“ユース教授”のサッカージャーナルBACK NUMBER
インドの劣悪環境を経験済の強み。
U-16はピッチ内外でタフに「戦う」。
text by
安藤隆人Takahito Ando
photograph byAFLO
posted2016/09/23 17:30
ピッチはでこぼこ、突然のスコール……。めまぐるしく変わる環境をも楽しむ。それこそがサッカーに必要なメンタルである。
環境を完全に受け入れているから不満を口にしない。
正直、現地に滞在しているとインドという環境に苦しむ気持ちは分からなくはないが、それがピッチ上に出てしまっては、グループリーグ3連敗という結果を残してしまうのも頷ける。
それに対してU-16日本代表の選手は、ピッチコンディションについてあまり言及しない。質問がピッチコンディションに及べば、少しは出て来るが、彼らはこの環境を完全に受け入れているからこそ、不満を口に出そうとはしない。

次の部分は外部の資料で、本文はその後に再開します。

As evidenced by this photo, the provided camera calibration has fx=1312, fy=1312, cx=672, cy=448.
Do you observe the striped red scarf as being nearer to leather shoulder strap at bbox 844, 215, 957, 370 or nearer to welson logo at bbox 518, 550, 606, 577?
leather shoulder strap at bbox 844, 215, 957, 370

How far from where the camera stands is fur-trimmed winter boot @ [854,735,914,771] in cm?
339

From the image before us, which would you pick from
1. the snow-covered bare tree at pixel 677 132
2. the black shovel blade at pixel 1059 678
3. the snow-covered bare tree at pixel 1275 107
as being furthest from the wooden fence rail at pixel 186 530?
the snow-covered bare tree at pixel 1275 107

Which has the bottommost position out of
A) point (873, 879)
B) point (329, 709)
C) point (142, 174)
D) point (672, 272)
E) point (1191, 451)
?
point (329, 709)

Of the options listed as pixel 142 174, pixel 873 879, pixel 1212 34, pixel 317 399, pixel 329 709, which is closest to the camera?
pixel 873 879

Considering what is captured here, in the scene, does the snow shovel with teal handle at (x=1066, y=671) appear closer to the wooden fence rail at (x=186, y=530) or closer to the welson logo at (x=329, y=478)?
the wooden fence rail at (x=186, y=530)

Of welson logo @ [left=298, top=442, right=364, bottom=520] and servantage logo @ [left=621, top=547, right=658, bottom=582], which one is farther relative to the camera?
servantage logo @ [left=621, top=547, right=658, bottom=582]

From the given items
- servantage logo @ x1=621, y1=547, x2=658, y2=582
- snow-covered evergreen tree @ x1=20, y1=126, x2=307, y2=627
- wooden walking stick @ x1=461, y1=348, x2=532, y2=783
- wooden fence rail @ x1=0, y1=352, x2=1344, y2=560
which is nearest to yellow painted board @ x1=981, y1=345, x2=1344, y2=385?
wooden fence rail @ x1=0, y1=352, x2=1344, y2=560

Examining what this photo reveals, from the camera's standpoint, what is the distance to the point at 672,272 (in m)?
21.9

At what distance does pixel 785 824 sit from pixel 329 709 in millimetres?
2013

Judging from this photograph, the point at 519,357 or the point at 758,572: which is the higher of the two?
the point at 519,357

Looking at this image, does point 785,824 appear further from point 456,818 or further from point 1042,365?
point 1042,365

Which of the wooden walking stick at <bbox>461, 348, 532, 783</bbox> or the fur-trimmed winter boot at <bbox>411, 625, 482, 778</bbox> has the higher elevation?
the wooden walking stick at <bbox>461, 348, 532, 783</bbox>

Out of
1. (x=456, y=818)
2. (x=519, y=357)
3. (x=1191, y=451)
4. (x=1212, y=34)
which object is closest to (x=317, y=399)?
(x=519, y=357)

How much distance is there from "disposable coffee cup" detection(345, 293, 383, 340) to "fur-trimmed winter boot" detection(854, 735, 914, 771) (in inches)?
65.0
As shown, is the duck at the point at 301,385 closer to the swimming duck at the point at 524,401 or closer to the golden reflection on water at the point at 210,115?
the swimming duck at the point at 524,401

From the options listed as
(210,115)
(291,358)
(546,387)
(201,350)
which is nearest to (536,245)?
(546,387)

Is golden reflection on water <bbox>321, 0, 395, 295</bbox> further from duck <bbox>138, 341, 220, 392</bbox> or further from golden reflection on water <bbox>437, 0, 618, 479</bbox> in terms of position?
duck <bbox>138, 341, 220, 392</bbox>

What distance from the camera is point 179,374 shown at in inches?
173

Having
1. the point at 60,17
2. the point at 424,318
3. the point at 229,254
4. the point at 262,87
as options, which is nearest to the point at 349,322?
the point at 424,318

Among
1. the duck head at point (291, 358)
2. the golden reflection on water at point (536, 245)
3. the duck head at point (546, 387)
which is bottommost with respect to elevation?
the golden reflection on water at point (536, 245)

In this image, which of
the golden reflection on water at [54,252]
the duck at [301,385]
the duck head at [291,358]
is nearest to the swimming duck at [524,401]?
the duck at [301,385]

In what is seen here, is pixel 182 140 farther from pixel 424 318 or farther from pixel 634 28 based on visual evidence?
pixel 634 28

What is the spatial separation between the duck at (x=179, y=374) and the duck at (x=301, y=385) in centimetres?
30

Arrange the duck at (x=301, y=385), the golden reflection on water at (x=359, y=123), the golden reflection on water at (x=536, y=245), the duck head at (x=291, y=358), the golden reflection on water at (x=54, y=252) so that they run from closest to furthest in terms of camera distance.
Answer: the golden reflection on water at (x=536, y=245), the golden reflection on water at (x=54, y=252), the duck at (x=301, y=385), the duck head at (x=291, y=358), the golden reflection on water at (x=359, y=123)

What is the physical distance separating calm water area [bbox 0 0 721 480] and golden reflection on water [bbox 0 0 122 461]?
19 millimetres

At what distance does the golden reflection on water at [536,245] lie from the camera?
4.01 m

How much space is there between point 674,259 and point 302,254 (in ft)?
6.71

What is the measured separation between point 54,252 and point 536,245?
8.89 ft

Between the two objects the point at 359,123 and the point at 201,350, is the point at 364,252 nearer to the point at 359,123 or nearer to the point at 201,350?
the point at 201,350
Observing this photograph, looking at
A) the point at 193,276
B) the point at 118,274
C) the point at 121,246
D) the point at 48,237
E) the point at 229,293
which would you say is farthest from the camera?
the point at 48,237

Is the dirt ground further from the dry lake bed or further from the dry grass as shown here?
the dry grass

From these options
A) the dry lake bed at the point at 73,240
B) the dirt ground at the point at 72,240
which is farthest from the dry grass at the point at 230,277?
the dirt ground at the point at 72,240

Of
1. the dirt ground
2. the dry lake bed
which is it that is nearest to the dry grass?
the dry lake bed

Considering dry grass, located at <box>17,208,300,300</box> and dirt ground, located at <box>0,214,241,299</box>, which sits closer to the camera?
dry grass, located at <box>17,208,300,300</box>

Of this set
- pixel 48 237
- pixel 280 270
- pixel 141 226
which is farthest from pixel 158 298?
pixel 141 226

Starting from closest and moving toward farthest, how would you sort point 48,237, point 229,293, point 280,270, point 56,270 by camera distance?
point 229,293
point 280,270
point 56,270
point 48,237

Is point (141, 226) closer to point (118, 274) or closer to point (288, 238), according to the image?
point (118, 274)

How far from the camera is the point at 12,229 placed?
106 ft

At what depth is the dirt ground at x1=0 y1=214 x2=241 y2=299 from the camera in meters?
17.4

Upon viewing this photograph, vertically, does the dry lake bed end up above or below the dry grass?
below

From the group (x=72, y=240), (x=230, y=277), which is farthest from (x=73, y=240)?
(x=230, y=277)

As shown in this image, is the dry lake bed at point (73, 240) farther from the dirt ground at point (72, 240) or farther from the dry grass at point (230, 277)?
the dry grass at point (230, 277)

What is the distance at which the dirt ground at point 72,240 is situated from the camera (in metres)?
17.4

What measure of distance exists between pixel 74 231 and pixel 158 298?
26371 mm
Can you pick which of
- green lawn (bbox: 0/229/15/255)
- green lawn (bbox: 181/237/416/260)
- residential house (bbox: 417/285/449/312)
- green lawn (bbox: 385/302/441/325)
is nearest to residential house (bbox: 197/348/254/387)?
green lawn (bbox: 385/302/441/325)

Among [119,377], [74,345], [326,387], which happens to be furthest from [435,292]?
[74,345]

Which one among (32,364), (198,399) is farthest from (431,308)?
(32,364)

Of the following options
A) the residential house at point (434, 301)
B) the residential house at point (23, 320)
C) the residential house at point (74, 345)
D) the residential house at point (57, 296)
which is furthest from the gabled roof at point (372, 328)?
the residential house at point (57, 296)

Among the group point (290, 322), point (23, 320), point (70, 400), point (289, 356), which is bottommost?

この様子を取材していて感じるのは前述した通り、“一度経験すること”の重要性だ。“現代っ子はひ弱い”と言われがちだが、それは彼らに相応な経験を積ませていないだけ。過保護の環境が、彼らがタフな経験を積む機会を奪っているとも言える。
大会前に菅原が語った言葉が非常に印象的だった。
「常に森山監督は、どんな環境でも自分のプレーを出さなきゃいけないという決まりを持っているので、そこはしっかりとやりたい。サッカーをやる僕らからすると、インドの気候がどうであっても仕方がないと思います」
小野ら黄金世代もブルキナファソ遠征で逞しくなった。
森山監督は常に“戦う”ことを意識させている。その“戦う”の意味には相手だけでなく、ピッチコンディションや気候などの“環境”も含まれる。常に森山監督は「インドのピッチはこんなもんじゃない。いつも綺麗な人工芝ピッチや天然芝ピッチで試合をやっているけど、アジアや世界はそんな甘い環境ではない」と選手たちに伝え、国内の試合でも敢えて劣悪な環境をセレクトし、一切の言い訳をさせない雰囲気を作り出して来た。
「本当はもっと劣悪な場所に行って経験をさせたい。アフリカとか、いろんな国を経験することで強くなる」(森山監督)
思い浮かぶのは、小野伸二、中田浩二らを擁した黄金世代だ。日本代表監督と兼任する形でU-20日本代表を率いたフィリップ・トルシエは、ワールドユース選手権(現・U-20W杯)が開催されるナイジェリアという劣悪な環境に適応させるべく、自身が代表監督を務めた過去のあるブルキナファソへ遠征に行き、そこでアフリカの現実を選手たちに目の当たりにさせた。
これで免疫が出来た日本は、'99年のナイジェリアU-20W杯で準優勝を達成。その時、選手たちは「ブルキナファソで価値観が変わった」と口にしており、事前に劣悪な環境で経験を積む意義を実証した。
そんな偉大な先輩たちに続くためにも、彼らはまず来年のU-17W杯の出場権を手にしなければいけない。まずは25日に迎える準々決勝・UAE戦に万全のコンディションで臨み、勝利を収めることで、環境に適応した彼らの真価が示される。